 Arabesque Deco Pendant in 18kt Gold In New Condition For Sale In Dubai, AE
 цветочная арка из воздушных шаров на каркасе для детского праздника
========================
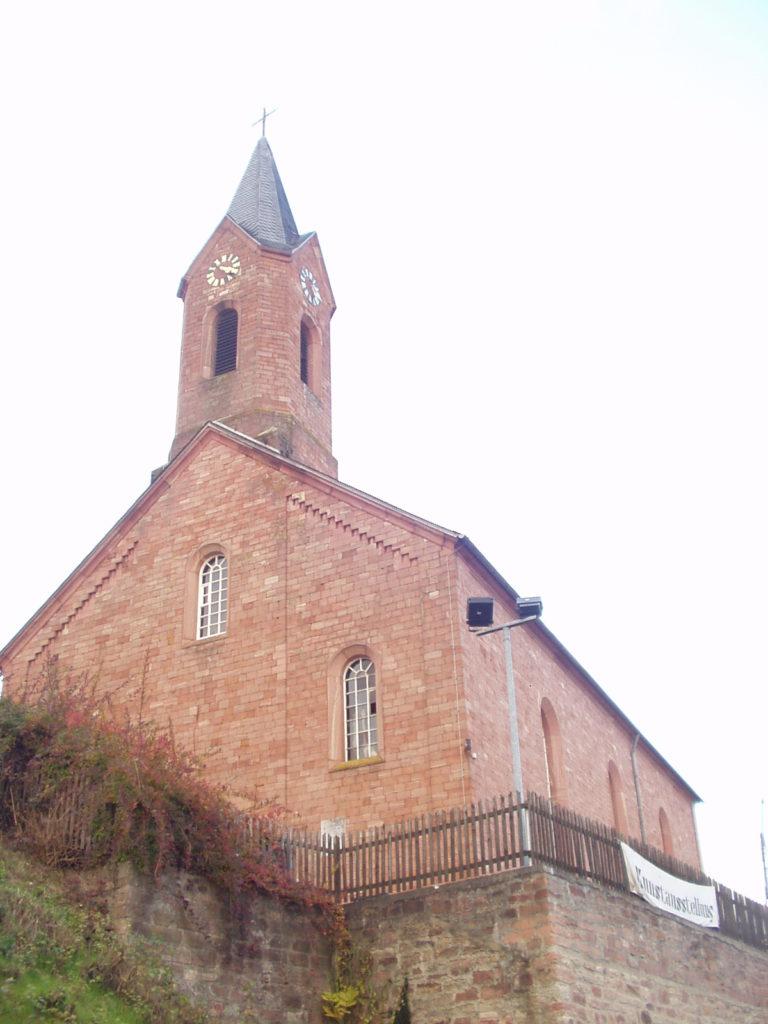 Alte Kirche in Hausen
========================
What is asked for is an exact copy of the lines above from the one containing "Arabesque Deco Pendant" through the one containing "цветочная арка из", and only those.

 Arabesque Deco Pendant in 18kt Gold In New Condition For Sale In Dubai, AE
 цветочная арка из воздушных шаров на каркасе для детского праздника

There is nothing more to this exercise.